■ **WORK ITEM**: Copy out all the entries shown below, exactly as they appear.

(Saved data entries)
-----
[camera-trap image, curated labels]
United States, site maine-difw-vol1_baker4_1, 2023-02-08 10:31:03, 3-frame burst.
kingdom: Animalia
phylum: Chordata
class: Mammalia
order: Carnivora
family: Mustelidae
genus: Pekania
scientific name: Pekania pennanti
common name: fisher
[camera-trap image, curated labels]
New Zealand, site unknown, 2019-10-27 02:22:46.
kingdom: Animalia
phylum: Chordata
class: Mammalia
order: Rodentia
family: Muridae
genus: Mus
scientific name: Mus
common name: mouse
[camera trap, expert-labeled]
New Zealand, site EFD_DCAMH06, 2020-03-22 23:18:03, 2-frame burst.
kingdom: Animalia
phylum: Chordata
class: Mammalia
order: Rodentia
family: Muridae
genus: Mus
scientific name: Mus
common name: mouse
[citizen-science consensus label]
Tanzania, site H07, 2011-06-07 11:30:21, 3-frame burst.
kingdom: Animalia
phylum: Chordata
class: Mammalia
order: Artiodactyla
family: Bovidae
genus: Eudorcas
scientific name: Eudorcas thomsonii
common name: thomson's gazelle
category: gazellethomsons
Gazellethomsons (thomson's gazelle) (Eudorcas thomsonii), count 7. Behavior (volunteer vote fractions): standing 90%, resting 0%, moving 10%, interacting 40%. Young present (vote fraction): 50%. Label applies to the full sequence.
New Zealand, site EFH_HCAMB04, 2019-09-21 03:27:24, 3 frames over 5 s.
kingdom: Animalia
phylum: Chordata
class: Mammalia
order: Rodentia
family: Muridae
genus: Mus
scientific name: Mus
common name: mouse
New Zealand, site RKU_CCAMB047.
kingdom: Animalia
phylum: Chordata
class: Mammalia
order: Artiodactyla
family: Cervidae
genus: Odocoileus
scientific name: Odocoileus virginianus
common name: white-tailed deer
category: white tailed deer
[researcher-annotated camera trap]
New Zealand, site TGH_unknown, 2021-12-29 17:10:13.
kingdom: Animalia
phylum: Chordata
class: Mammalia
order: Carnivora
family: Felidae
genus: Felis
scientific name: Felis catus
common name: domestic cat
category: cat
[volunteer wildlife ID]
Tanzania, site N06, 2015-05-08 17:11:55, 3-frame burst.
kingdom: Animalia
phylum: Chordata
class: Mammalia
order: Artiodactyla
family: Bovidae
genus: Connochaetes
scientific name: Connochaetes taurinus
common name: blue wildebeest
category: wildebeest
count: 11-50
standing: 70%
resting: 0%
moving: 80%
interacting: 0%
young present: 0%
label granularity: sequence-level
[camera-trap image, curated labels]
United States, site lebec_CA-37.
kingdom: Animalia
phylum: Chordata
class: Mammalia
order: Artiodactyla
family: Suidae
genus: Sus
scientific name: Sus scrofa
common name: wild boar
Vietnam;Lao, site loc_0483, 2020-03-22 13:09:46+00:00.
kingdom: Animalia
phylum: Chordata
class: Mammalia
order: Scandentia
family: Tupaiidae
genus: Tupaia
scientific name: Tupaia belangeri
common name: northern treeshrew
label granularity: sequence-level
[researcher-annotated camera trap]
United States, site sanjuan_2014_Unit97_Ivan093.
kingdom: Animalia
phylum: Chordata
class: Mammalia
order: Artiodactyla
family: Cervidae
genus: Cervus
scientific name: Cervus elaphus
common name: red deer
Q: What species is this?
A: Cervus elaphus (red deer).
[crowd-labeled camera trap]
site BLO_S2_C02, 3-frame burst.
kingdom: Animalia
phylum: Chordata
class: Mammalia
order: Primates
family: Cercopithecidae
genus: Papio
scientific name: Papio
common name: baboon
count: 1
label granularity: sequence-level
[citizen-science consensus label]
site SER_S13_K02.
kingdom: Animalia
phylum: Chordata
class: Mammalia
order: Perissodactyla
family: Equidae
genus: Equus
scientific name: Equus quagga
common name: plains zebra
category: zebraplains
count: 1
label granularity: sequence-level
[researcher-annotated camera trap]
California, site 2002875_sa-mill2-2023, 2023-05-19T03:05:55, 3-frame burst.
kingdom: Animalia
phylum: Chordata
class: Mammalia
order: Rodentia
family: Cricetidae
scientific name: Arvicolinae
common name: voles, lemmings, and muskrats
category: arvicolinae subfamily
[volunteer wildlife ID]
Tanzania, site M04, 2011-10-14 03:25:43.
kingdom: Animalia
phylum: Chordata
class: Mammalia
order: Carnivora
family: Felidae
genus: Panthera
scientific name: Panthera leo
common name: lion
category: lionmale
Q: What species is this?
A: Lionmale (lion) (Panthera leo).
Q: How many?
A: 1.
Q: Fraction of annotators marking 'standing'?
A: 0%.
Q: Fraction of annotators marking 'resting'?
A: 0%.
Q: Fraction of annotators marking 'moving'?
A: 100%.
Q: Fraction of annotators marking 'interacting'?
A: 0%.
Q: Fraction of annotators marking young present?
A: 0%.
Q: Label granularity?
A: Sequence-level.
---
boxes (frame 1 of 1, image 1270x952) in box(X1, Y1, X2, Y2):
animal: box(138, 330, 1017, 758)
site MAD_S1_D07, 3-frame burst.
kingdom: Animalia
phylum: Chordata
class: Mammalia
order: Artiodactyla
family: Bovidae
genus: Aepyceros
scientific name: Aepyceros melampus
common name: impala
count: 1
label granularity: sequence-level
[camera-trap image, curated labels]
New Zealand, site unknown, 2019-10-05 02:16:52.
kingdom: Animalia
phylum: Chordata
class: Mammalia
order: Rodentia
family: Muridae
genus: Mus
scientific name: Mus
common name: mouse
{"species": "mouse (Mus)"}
-----
■ **RESPONSE TO THE EXERCISE**:
[camera-trap image, curated labels]
United States, site maine-difw-vol1_baker4_1, 2023-02-08 10:31:03, 3-frame burst.
kingdom: Animalia
phylum: Chordata
class: Mammalia
order: Carnivora
family: Mustelidae
genus: Pekania
scientific name: Pekania pennanti
common name: fisher
[camera-trap image, curated labels]
New Zealand, site unknown, 2019-10-27 02:22:46.
kingdom: Animalia
phylum: Chordata
class: Mammalia
order: Rodentia
family: Muridae
genus: Mus
scientific name: Mus
common name: mouse
[camera trap, expert-labeled]
New Zealand, site EFD_DCAMH06, 2020-03-22 23:18:03, 2-frame burst.
kingdom: Animalia
phylum: Chordata
class: Mammalia
order: Rodentia
family: Muridae
genus: Mus
scientific name: Mus
common name: mouse
[citizen-science consensus label]
Tanzania, site H07, 2011-06-07 11:30:21, 3-frame burst.
kingdom: Animalia
phylum: Chordata
class: Mammalia
order: Artiodactyla
family: Bovidae
genus: Eudorcas
scientific name: Eudorcas thomsonii
common name: thomson's gazelle
category: gazellethomsons
Gazellethomsons (thomson's gazelle) (Eudorcas thomsonii), count 7. Behavior (volunteer vote fractions): standing 90%, resting 0%, moving 10%, interacting 40%. Young present (vote fraction): 50%. Label applies to the full sequence.
New Zealand, site EFH_HCAMB04, 2019-09-21 03:27:24, 3 frames over 5 s.
kingdom: Animalia
phylum: Chordata
class: Mammalia
order: Rodentia
family: Muridae
genus: Mus
scientific name: Mus
common name: mouse
New Zealand, site RKU_CCAMB047.
kingdom: Animalia
phylum: Chordata
class: Mammalia
order: Artiodactyla
family: Cervidae
genus: Odocoileus
scientific name: Odocoileus virginianus
common name: white-tailed deer
category: white tailed deer
[researcher-annotated camera trap]
New Zealand, site TGH_unknown, 2021-12-29 17:10:13.
kingdom: Animalia
phylum: Chordata
class: Mammalia
order: Carnivora
family: Felidae
genus: Felis
scientific name: Felis catus
common name: domestic cat
category: cat
[volunteer wildlife ID]
Tanzania, site N06, 2015-05-08 17:11:55, 3-frame burst.
kingdom: Animalia
phylum: Chordata
class: Mammalia
order: Artiodactyla
family: Bovidae
genus: Connochaetes
scientific name: Connochaetes taurinus
common name: blue wildebeest
category: wildebeest
count: 11-50
standing: 70%
resting: 0%
moving: 80%
interacting: 0%
young present: 0%
label granularity: sequence-level
[camera-trap image, curated labels]
United States, site lebec_CA-37.
kingdom: Animalia
phylum: Chordata
class: Mammalia
order: Artiodactyla
family: Suidae
genus: Sus
scientific name: Sus scrofa
common name: wild boar
Vietnam;Lao, site loc_0483, 2020-03-22 13:09:46+00:00.
kingdom: Animalia
phylum: Chordata
class: Mammalia
order: Scandentia
family: Tupaiidae
genus: Tupaia
scientific name: Tupaia belangeri
common name: northern treeshrew
label granularity: sequence-level
[researcher-annotated camera trap]
United States, site sanjuan_2014_Unit97_Ivan093.
kingdom: Animalia
phylum: Chordata
class: Mammalia
order: Artiodactyla
family: Cervidae
genus: Cervus
scientific name: Cervus elaphus
common name: red deer
Q: What species is this?
A: Cervus elaphus (red deer).
[crowd-labeled camera trap]
site BLO_S2_C02, 3-frame burst.
kingdom: Animalia
phylum: Chordata
class: Mammalia
order: Primates
family: Cercopithecidae
genus: Papio
scientific name: Papio
common name: baboon
count: 1
label granularity: sequence-level
[citizen-science consensus label]
site SER_S13_K02.
kingdom: Animalia
phylum: Chordata
class: Mammalia
order: Perissodactyla
family: Equidae
genus: Equus
scientific name: Equus quagga
common name: plains zebra
category: zebraplains
count: 1
label granularity: sequence-level
[researcher-annotated camera trap]
California, site 2002875_sa-mill2-2023, 2023-05-19T03:05:55, 3-frame burst.
kingdom: Animalia
phylum: Chordata
class: Mammalia
order: Rodentia
family: Cricetidae
scientific name: Arvicolinae
common name: voles, lemmings, and muskrats
category: arvicolinae subfamily
[volunteer wildlife ID]
Tanzania, site M04, 2011-10-14 03:25:43.
kingdom: Animalia
phylum: Chordata
class: Mammalia
order: Carnivora
family: Felidae
genus: Panthera
scientific name: Panthera leo
common name: lion
category: lionmale
Q: What species is this?
A: Lionmale (lion) (Panthera leo).
Q: How many?
A: 1.
Q: Fraction of annotators marking 'standing'?
A: 0%.
Q: Fraction of annotators marking 'resting'?
A: 0%.
Q: Fraction of annotators marking 'moving'?
A: 100%.
Q: Fraction of annotators marking 'interacting'?
A: 0%.
Q: Fraction of annotators marking young present?
A: 0%.
Q: Label granularity?
A: Sequence-level.
---
boxes (frame 1 of 1, image 1270x952) in box(X1, Y1, X2, Y2):
animal: box(138, 330, 1017, 758)
site MAD_S1_D07, 3-frame burst.
kingdom: Animalia
phylum: Chordata
class: Mammalia
order: Artiodactyla
family: Bovidae
genus: Aepyceros
scientific name: Aepyceros melampus
common name: impala
count: 1
label granularity: sequence-level
[camera-trap image, curated labels]
New Zealand, site unknown, 2019-10-05 02:16:52.
kingdom: Animalia
phylum: Chordata
class: Mammalia
order: Rodentia
family: Muridae
genus: Mus
scientific name: Mus
common name: mouse
{"species": "mouse (Mus)"}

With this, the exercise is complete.